Reste la question du parlement. Le 5 juillet 2017, un médecin qui avait témoigné devant une commission d'enquête sénatoriale a été sévèrement condamné pour parjure par le tribunal correctionnel. Interrogé sur le coût de la pollution de l'air, il avait caché ses liens avec le groupe pétrolier Total. Or, si les personnes auditionnées peuvent être poursuivies en cas en parjure, peut-être devraient-elles être protégées lorsqu'elles expriment leur opinion avec sincérité ? Si l'on considère le cas du général de Villiers, on comprend que le Chef de l'Exécutif, certes chef des armées, entend imposer une stricte obligation de réserve à ceux qui sont auditionnés par la représentation nationale. Au célèbre "Je ne veux voir qu'une seule tête" succédera donc un "Je ne veux entendre qu'un seul discours". Si le Parlement l'accepte, il aura, somme toute, l'information qu'il mérite.
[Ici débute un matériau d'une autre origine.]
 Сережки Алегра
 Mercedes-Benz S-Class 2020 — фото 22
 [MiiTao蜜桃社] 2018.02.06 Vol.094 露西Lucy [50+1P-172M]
=== "LA FIN DE L'ILLUSION COMMUNICANTE ===
RépondreSupprimerAnalyse précise et claire de l'état du droit positif en matière d'obligations des fonctionnaire et, plus spécifiquement, de celles des militaires de haut rang. Pour nécessaire qu'elle soit l'analyse strictement juridique ne rend qu'imparfaitement compte de la réalité du problème du droit d'expression des fonctionnaires. Pour la compléter, et sans faire de mauvais jeux de mots, il importe d'aller du général au particulier.
1. Du général...
Force est de constater que le droit de la fonction publique est un droit dérogatoire du droit commun qui pénalise les (hauts) fonctionnaires confrontés à des difficultés avec leur administration d'origine et, pire encore, lorsqu'il s'agit de difficultés avec le pouvoir politique. A cela s'ajoute le fait que l'analyse précise de la jurisprudence du Conseil d'Etat est très protectrice du fait du prince et fait souvent peu cas des droits élémentaires du citoyen (Cf. ceux contenus dans la convention européenne des droits de l'homme du Conseil de l'Europe ratifiée par la France en 1974). Le Palais-Royal n'a jamais brillé par son courage et par son indépendance. La question qui est posée est celle de la définition de la loyauté pour un haut fonctionnaire ainsi que de ses limites. Préfère-t-on un fonctionnaire obéissant qui accepte toutes les compromissions (Cf. dessin de Plantu du Monde du 21 juillet 2017 en première page) à un fonctionnaire direct qui s'attache à la "vérité des faits" ? Le général de Gaulle a été condamné à mort en 1940 par le régime de Vichy pour manque de loyauté. L'Histoire a tranché... mais plus tard !
2. ... au particulier
Dans le cas du général de Villiers, nous avons assisté à la conjonction de plusieurs éléments qui ont conduit à l'issue que l'on sait : personnalité entière ; violation de la confidentialité des débats par les membres de la commission de la défense de l'Assemblée nationale (où sont les sanctions ?); crise "d'autoritarisme juvénile" (général Vincent Desportes) de notre jeune président de la République (humiliation publique et devant ses pairs du CEMA, reniement de ses promesses de campagne, contradiction entre les ambitions militaires de la France et ses moyens...). Et tout cela pour annoncer hier sur la base d'Istres que le budget de la défense serait le seul à ne pas baisser en 2018. Tout ceci n'est pas très sérieux. Ce genre de problèmes se règlent par la procédure classique de l'arbitrage et non sur les chaînes de télévision en continu. Il va falloir plus qu'une communication réglée comme un spectacle de ballet pour résoudre le malaise latent de l'armée dans une période où les questions de sécurité - au sens large du terme - sont prioritaires dans notre pays.
"L"obéissance est un métier bien rude" (Pierre Corneille, Nicomède).